Gli ultimi giorni di Pompei (1827-1833)

Il dipinto raffigura la tragica eruzione del Vesuvio del 79 d.C., che distrusse le città di Pompei, Ercolano e Stabia.

L'opera venne iniziata nel 1827 durante il viaggio che i due fratelli Brjullov fecero per assistere agli scavi archeologici di Ercolano e a quelli di Pompei. Si racconta che Karl cominciò ad abbozzare l'opera dopo aver assistito alla rappresentazione teatrale Ultimo giorno di Pompei dell'amico Giovanni Pacini, a Napoli nel 1827[18].

Il lavoro venne inizialmente commissionato dalla nobildonna russa M. G. Razumovskaja, che tuttavia si ritirò. Come committente rimase il Demidov[4].

Venne però ultimato a Roma, ben sei anni più tardi, nel 1833. È ipotizzabile che la lunga gestazione dell'opera fosse costituita più che altro da studi preparatori, ancora oggi conservati, e che il dipinto vero e proprio fosse stato realizzato poi in tempi brevi, in un momento di particolare ispirazione[2].

Figlio di quel nuovo sentire che caratterizzò il Brjullov negli anni Trenta, presenta un felice intreccio della tematica romantica dell'impeto della natura e dello sconvolgimento dell'ambiente, con la visione di un'umanità comunque fiera ed eroica, anche di fronte alla catastrofe. Il tema storico acquista vigore non solo sul piano artistico ed emotivo, ma anche sul piano del realismo descrittivo e della contestualizzazione storiografica: il pittore, recatosi a Pompei personalmente, affrontò le fonti storiche con attenzione e precisione, servendosi di dati archeologici e documentandosi sui fatti, studiando la lettera che Plinio il Giovane indirizzò a Tacito, in cui descrisse con dovizia di particolari l'evento[2]. Nel quadro è infatti riprodotto uno scorcio reale dell'antica città: ad essere raffigurata è la Via dei Sepolcri, dalla Porta Ercolano alla Villa di Diomede, nella direzione della Villa dei Misteri[4].
━━━━━━━━
ESERCIZI -
a – Per favore, trascrivi dall'estratto sul dipinto il passo che comincia con "Venne però ultimato" e termina con "di particolare ispirazione[2].".
b – Rispondi alle seguenti domande sull'estratto sul dipinto, una per riga e con le stesse sigle:
(i) In quale città fu ultimato il dipinto?
(ii) Chi rimase come committente dopo il ritiro della nobildonna russa?
(iii) Quale via dell'antica città è raffigurata nel quadro?

DATI ESTRATTI -
━━━━━━━━
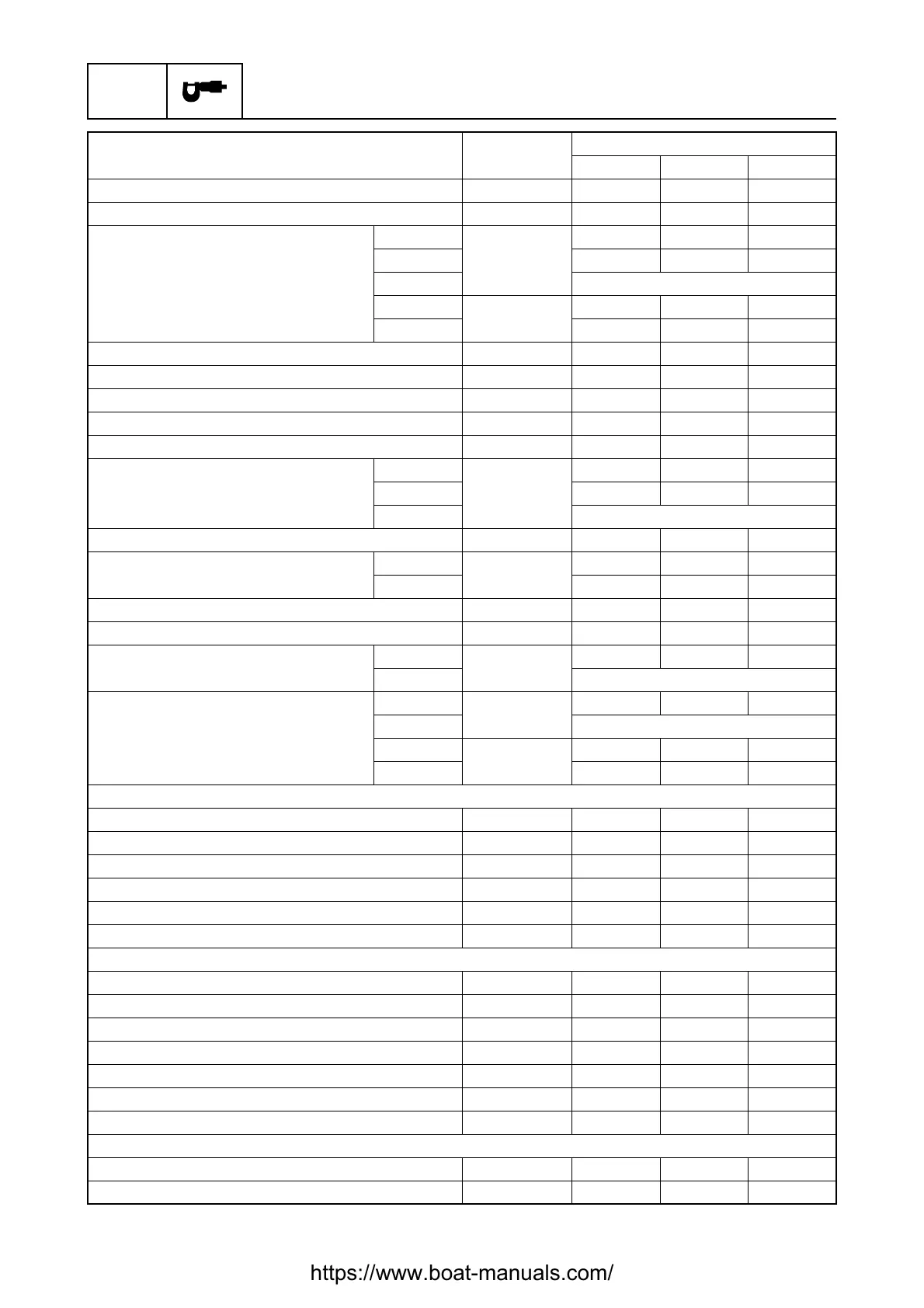 https://www.boat-manuals.com/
━━━━━━━━
RISPOSTE -
a –
Venne però ultimato a Roma, ben sei anni più tardi, nel 1833. È ipotizzabile che la lunga gestazione dell'opera fosse costituita più che altro da studi preparatori, ancora oggi conservati, e che il dipinto vero e proprio fosse stato realizzato poi in tempi brevi, in un momento di particolare ispirazione[2].

b –
(i) A Roma.
(ii) Il Demidov.
(iii) La Via dei Sepolcri.